(SUPPLIED PASSAGE Opens)
Up to 26 March 2022, the date on which the last commit was made to the original version of `nlmixr`, there were 2,403 commits to the nlmixr repository and 17 more CRAN releases. `RxODE` had 4,860 commits and 33 CRAN releases (some before `nlmixr`'s time, but we're just going to go ahead and count them anyway).

## Community enthusiasm

Over the years, we've hosted numerous tutorials at the major pharmacometrics meetings (PAGE, ACoP, PAGANZ and WCoP), and used `nlmixr` as the centrepoint for a series of well-received pharmacometrics courses in Cuba and elsewhere. We've also managed to publish a bit [@Fidler2021], as have others (we'll get into this later on).

Our tutorial in *Clinical Pharmacology & Therapeutics: Pharmacometrics & Systems Pharmacology* [@Fidler2019] was one of that journal's top ten most-read articles in 2021, with over 4,000 downloads. Our article had been one of the top 10% most-downloaded papers in 2018-2019, and having such interest for the second time in a row is tremendously encouraging for all of us! We hope it's a reflection of the enthusiasm the community is building for our tool, and hope that it will continue.

## But why?

It's not about the money. Well, it is, but not in the way you think. It's safe to say that commercial gain is not a motivation for this project.

The money argument is twofold. Pharmacometrics is a small market, so developing commercial software in this space is very risky, and even if you succeed, any tool that is successfully developed will need to be very expensive to recoup one's investment, and there is always an indefinite commitment to support, which is a deceptively massive overhead. So it was clear right from the beginning that we were not going to go that way. On top of this, software licenses are a non-trivial operating cost, especially for smaller players like some of us, so there is a large incentive to find cheaper ways to do our work. But it wasn't completely this either, to be honest.
(SUPPLIED PASSAGE Closes)
(AVAILABLE DATA Opens)
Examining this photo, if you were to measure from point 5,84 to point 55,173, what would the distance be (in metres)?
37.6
(AVAILABLE DATA Closes)
- **USING THE INFORMATION**
A – Rewrite the stretch of the nlmixr passage from "## Community enthusiasm" through "this later on).", replacing "tutorials" with "workshops".
B – Answer these questions from the nlmixr passage.
(i) How many commits did `RxODE` have up to 26 March 2022?
(ii) How many times was the tutorial in *Clinical Pharmacology & Therapeutics: Pharmacometrics & Systems Pharmacology* downloaded in 2021?
(iii) What makes developing commercial software in pharmacometrics very risky?
The data come from a separate source.

- **RESULTS FOR EACH TASK**
A –
## Community enthusiasm

Over the years, we've hosted numerous workshops at the major pharmacometrics meetings (PAGE, ACoP, PAGANZ and WCoP), and used `nlmixr` as the centrepoint for a series of well-received pharmacometrics courses in Cuba and elsewhere. We've also managed to publish a bit [@Fidler2021], as have others (we'll get into this later on).

B –
(i) 4,860 commits.
(ii) Over 4,000 times.
(iii) Pharmacometrics is a small market.